Dr Cathleen Thomas, Hen Harrier LIFE Project Manager, reports on the sudden disappearances of four more tagged hen harriers in Scotland in suspicious circumstances.

Following our recent blogs on the suspicious disappearances of Hilma, Octavia, Heulwen and Thor, I’m deeply saddened to report the suspicious disappearances of a further four birds in Scotland: Athena, Margot, Stelmaria and Heather.

This brings us to eight suspicious disappearances of tagged hen harriers in only 10 weeks - an average of one every nine days. 

The birds were tagged at various nest sites in Scotland and northern England, three in 2018 and one in 2017, as part of the RSPB’s EU-funded Hen Harrier LIFE project. The last known locations of all four birds were over land managed for grouse shooting.

Satellite tagging technology is increasingly being used to follow the movements of birds of prey, allowing scientists to identify areas important for their feeding, roosting and nesting. The tags are fitted by licensed, trained fieldworkers and are designed to transmit regularly, even after a bird has died. In all four cases, the tags had been functioning without any issues before they suddenly and unexpectedly stopped transmitting, suggesting criminal interference has taken place.

The first bird to disappear, Athena, was one of 11 chicks to fledge from nests in Northumberland this summer.

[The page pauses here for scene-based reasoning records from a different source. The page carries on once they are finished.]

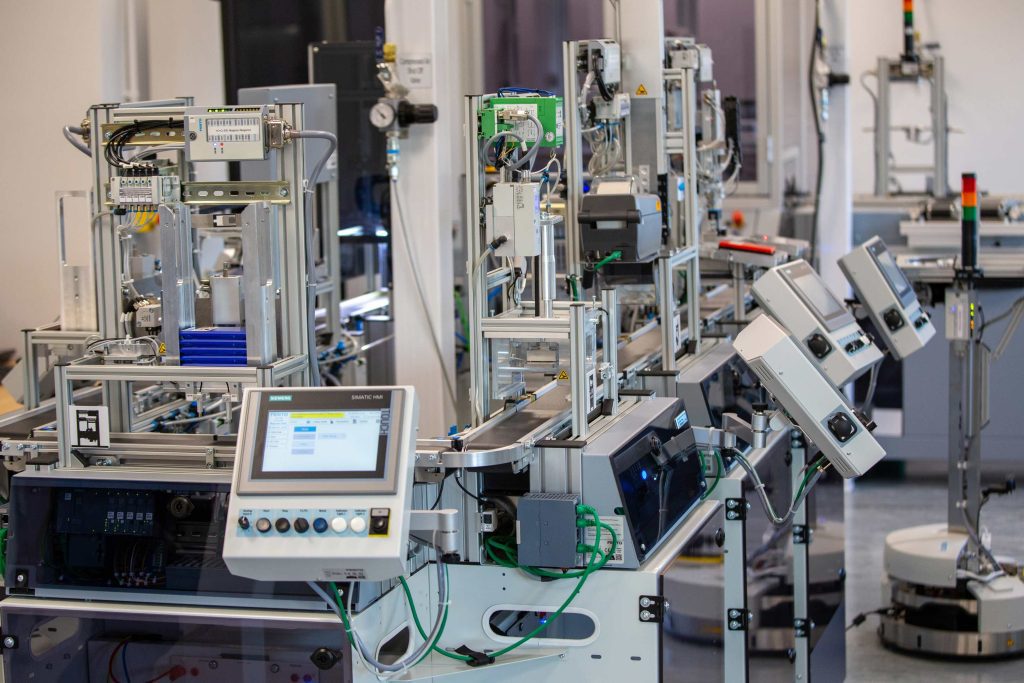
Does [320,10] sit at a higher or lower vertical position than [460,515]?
higher

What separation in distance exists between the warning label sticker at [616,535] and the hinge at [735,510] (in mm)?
745

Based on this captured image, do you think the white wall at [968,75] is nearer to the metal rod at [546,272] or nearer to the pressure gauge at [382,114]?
the pressure gauge at [382,114]

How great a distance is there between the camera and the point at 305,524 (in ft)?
7.96

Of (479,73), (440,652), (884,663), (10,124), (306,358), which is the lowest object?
(884,663)

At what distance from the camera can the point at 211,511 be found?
9.05ft

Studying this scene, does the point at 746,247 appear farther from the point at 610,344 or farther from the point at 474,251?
the point at 474,251

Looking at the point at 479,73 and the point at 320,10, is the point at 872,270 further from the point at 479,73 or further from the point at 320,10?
the point at 479,73

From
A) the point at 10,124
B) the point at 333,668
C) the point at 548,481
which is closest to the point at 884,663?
the point at 548,481

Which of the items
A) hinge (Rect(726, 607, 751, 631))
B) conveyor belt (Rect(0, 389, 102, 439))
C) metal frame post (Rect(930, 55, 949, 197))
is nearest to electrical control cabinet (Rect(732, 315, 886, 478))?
hinge (Rect(726, 607, 751, 631))

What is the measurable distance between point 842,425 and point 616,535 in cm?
78

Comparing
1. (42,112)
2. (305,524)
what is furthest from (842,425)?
(42,112)

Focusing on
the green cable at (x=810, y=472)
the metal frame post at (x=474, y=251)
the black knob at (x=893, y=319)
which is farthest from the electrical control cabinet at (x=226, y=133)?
the black knob at (x=893, y=319)

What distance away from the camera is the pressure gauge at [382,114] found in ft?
15.6

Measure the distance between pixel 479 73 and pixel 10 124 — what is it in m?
4.09
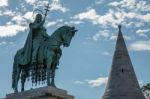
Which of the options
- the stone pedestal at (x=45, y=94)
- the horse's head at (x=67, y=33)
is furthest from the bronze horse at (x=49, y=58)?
the stone pedestal at (x=45, y=94)

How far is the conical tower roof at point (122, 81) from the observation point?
137 ft

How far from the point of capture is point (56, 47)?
1956 cm

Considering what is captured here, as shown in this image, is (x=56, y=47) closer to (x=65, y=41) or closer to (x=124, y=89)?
(x=65, y=41)

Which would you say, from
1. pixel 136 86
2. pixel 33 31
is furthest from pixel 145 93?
pixel 33 31

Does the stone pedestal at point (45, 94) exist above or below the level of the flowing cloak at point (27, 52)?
below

She travelled north into Scotland, with her last known position on a grouse moor a few miles north west of Grantown on Spey in Inverness-shire, on 16 August.

Athena (image courtesy of Steve Downing)

Two of the birds were tagged on the National Trust for Scotland’s Mar Lodge Estate in Aberdeenshire this summer. Margot disappeared on 29 August, with her last known position on a grouse moor on the Aberdeenshire/Moray border, a few miles south west of the Lecht ski centre. Stelmaria was last recorded on grouse moor a few miles north west of Ballater, Aberdeenshire on 3 September. Stelmaria’s mother was DeeCee, a hen harrier tagged by the project in Perthshire in 2016.

The fourth missing bird, Heather, was a year older than the others. She was tagged at a nest in Perthshire in 2017, and last recorded on a grouse moor to the north of Glenalmond on 24 September.

Heather (image courtesy of Brian Etheridge)

To have more hen harriers disappear, including three of this year’s youngsters, is devastating for all of us involved in monitoring these hen harrier chicks. These birds have vanished in similar suspicious circumstances to four other birds tagged by the project that disappeared this summer with last recorded locations on or near grouse moors in England and Wales. These eight suspicious disappearances in the past 10 weeks are a further blow for the conservation of a species whose UK population has declined by almost a quarter since 2004.

The main factor limiting the hen harrier population in the UK is illegal killing associated with intensive management of driven grouse moors. Young hen harrier chicks already face huge survival challenges in their first few years of life without the added threat of illegal persecution.

Each year a number of the chicks tagged by the project are lost through natural predation or starvation. So far in 2018 the remains of 12 young hen harriers have been recovered. Their tags continued to transmit after they died allowing their remains to be located and for post mortems to take place. These established that they all died of natural causes.

Given the tiny number of hen harrier chicks tagged each year, the regularity with which they disappear, again indicates that we are only ever aware of a tiny proportion of the true number of protected raptors that are being illegally killed.

In common with so many previous disappearances of satellite-tagged birds of prey, each of these missing birds was last known to be on a moor managed for driven grouse shooting before its transmitter suddenly stopped. The picture is becoming ever more clear – in almost all cases when a tagged birds dies naturally we are able to recover its remains; if it disappears over a Scottish grouse moor, it’s never seen or heard of again.

Information about the birds’ disappearances was passed to Police Scotland, and while local enquiries have taken place in each case, no further information on what has happened to the birds has been found. Anyone who can provide information about any of these missing birds is asked to contact Police Scotland on 101. Anyone with information about the illegal killing of birds of prey like hen harriers is encouraged to call the RSPB's confidential Raptor Crime Hotline on 0300 999 0101.

  

  • I have pressed like to the post, but I'm truly appalled about this continued destruction of our wildlife. I am not one of the people who put effort into protecting and tagging the Hen Harriers which were tagged, and it must be worse for them. Thanks to the RSPB team and volunteers in any event.